How to Trade Kenya-The buy case for Long End Kenyan Bonds
November 27, 2018 Leave a comment
Since the legislative interventions into interest rate determination in September 2016, investors in Kenyan debt markets have been trying to figure out when the rate cap is likely to be removed or at least amended. For those unfamiliar, Kenyan lawmakers placed a cap on lending rates at 4 percentage points above the Central Bank of Kenya (CBK)’s policy rate in an attempt to limit the cost of borrowing for businesses and individuals and increase credit growth. Though the CBK eased policy rates to 10% subsequently, Kenyan banks unwilling to lend to high risk tiers have redeployed their balance sheet towards short dated government securities.
As such instead of an increase in credit growth, the rate cap has drawn an opposite reaction as most commercial banks have decided to reduce lending. The index below tracks the outstanding amount of credit (or loans) extended to businesses and consumers.
To bolster interest income Kenyan banks decided to go to the capital markets to buy government debt in search for better rates in the bond markets. This increase in bond appetite compressed local bond yields significantly causing bonds in the long end to trade around 14%, 400bps above the lending rate of 10% at the same price of the lending cap.

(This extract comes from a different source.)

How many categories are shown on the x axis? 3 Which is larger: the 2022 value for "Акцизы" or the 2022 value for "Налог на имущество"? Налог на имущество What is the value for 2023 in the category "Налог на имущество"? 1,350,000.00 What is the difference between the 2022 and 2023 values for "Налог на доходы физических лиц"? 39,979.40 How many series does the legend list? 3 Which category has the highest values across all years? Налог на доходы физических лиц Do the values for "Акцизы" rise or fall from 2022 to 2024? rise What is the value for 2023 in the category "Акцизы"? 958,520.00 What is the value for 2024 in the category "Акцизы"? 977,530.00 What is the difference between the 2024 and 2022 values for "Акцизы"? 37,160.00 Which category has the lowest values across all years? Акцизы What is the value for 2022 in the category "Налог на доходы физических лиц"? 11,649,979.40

In 2017, after months of election drama and political uncertainty, the country declared the incumbent Uhuru Kenyatta as its president. In the campaign running up to the elections, the president bowing to pressure from the International Monetary Fund, promised to revisit the lending cap law decision as the cap was not conducive to its business environment. The uncertainty surrounding the retention of this cap law caused the yield curve to bull steepen over the past few months.
As the market preferred to buy shorter end paper in order to avoid duration risk in case of the cap removal.

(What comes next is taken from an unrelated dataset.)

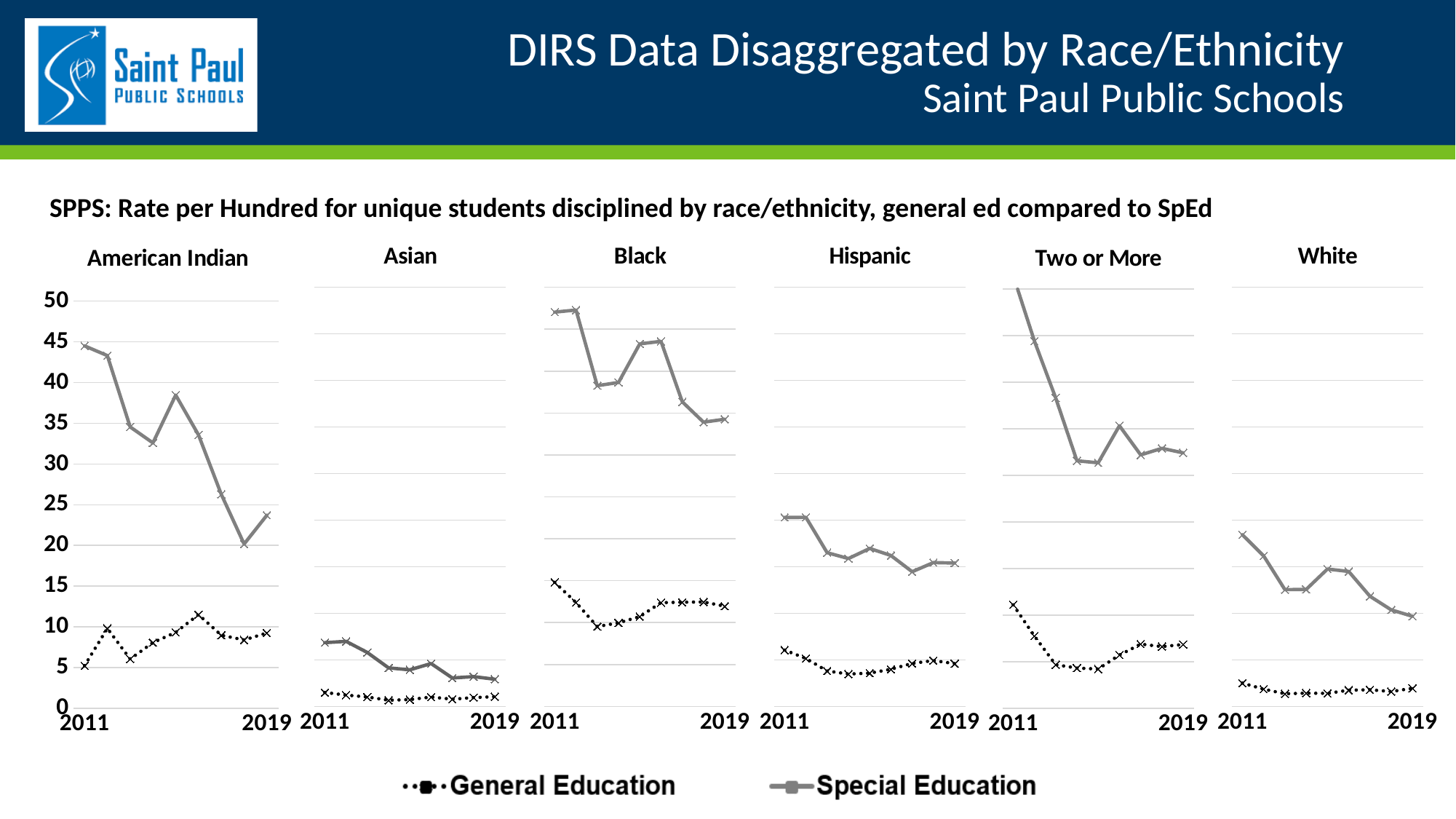
How many race/ethnicity panels are shown on the slide? 6 In the Two or More panel, does the Special Education line rise or fall from 2011 to 2019? fall How many series does the legend list? 2 In the American Indian panel, is the Special Education value for 2011 greater or less than 40? greater Which panel has the higher Special Education value in 2011, Black or American Indian? Black In the Hispanic panel, is the Special Education value for 2011 greater or less than 20? greater In the White panel, is the Special Education value for 2019 greater or less than 15? less What kind of chart is used in each of the six race/ethnicity panels? line chart What are the two series named in the legend? General Education and Special Education In the Asian panel, which series is higher in 2011, General Education or Special Education? Special Education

After months of back and forth between members of parliament and the treasury, the former wanting to keep the status quo and the latter desiring for a total repeal or amendment, in August 2018 the lawmakers decided to keep the rate cap (Finance bill 2018). I think as the market starts coming to terms with this decision, liquidity will start to move towards the longer end again, bull steepening in the curve will end and the rate at which short term yields have been falling will slow.